The independent audit should, preferably, be done by someone outside the financial institution. If done in-house, it should be someone completely divorced from the security/audit/compliance function who is knowledgeable in Bank Secrecy Act requirements.

The first two major mistakes the financial industry is making concerns two of the above described requirements.

  1. Inadequate training: it's not enough to buy a tape, or hire a consultant. The examiners are looking for proof of training. An hour, once a year, is not sufficient. And it isn't enough to train just the front line (See the article on page one of this issue.)

  2. Review is not independent: You may have a review done either by some department or officer in-house, or you may out-source the evaluation. But it must be completely independent of the BSA compliance function.

  3. Failure to file: In many cases examiners are finding aggregate deposits where the capability to learn of over $10,000 deposits in one day exists, but the reports are not being reviewed, and the CTRs are not being filed. In cases where the failure to file is deliberate, the financial institution can be charged with willful blindness. The regulator now has the ability to close down a financial institution that is convicted of money laundering. This could be a costly violation.

  4. Inadequate identification: The new CTR is pretty clear in what is required for identification. The instructions have been revised, and read well. The biggest problem with identification will be with joint accounts, where the information must be entered on all parties to the account. But "self-employed", or "known to bank" will not fly.

    Mandatory exemptions are not yet in the works, but will be "soon" according to the Department of Treasury's FinCEN. In the meantime, we are still dealing with exemptions that have been applied for after the study of the account. Unfortunately, in many cases, the financial institution assumes that once the exemption exists, their work is finished. Nothing could be further from the truth. Exempt accounts require constant policing.

    The next three most common violations have to do with exemptions.
  5. Ignoring limits: If the limits are incorrect, then a new exemption should be applied for-or the exemption dropped altogether.

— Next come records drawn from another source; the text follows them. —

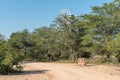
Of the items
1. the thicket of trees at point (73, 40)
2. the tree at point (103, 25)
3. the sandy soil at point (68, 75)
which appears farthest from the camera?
the tree at point (103, 25)

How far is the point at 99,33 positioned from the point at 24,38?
3006 cm

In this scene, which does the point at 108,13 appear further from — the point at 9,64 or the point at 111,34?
the point at 9,64

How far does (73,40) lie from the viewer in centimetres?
5219

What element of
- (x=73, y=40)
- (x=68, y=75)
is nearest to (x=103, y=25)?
(x=73, y=40)

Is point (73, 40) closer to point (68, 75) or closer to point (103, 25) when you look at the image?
point (103, 25)

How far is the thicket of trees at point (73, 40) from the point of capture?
105 ft

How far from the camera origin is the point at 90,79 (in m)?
17.9

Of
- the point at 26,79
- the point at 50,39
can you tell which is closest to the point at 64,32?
the point at 50,39

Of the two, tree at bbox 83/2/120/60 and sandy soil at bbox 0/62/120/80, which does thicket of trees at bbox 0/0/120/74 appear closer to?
tree at bbox 83/2/120/60

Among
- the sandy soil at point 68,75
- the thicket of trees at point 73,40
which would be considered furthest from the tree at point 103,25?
the sandy soil at point 68,75

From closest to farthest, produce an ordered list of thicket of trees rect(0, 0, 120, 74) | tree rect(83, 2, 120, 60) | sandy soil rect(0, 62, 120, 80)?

  6. Limits unreasonable: If a review of the account shows that the depositor has never even come close to reaching or going past the limit on the exemption, the limit may be too high. 7. Recordkeeping errors: The study for exemptions and the filing for exceeding them (and all other BSA records) must be kept for five years. 8. No Tax Identification Number (TIN) List: It's one of the first things your examiner will ask for!9. $3,000 recordkeeping: FinCEN dropped the requirement for the $3,000 to $10,000 log, and many financial institutions figured they were now "off the hook" for the information. Not so. You must be able to retrieve all the information formerly needed on the log. Many compliance officers simply left the log requirement in place. The training was done, and the recordkeeping is consistent with the regulation.10. CRF (SAR) submissions to the Board of Directors: If the financial institution files a Criminal Referral Form (CRF-soon to be known as an SAR...Suspicious Activity Report), one of the BSA requirements is that you must make the filing known to the Board of Directors. It is not necessary to go into detail, but the fact of the filing must be reported.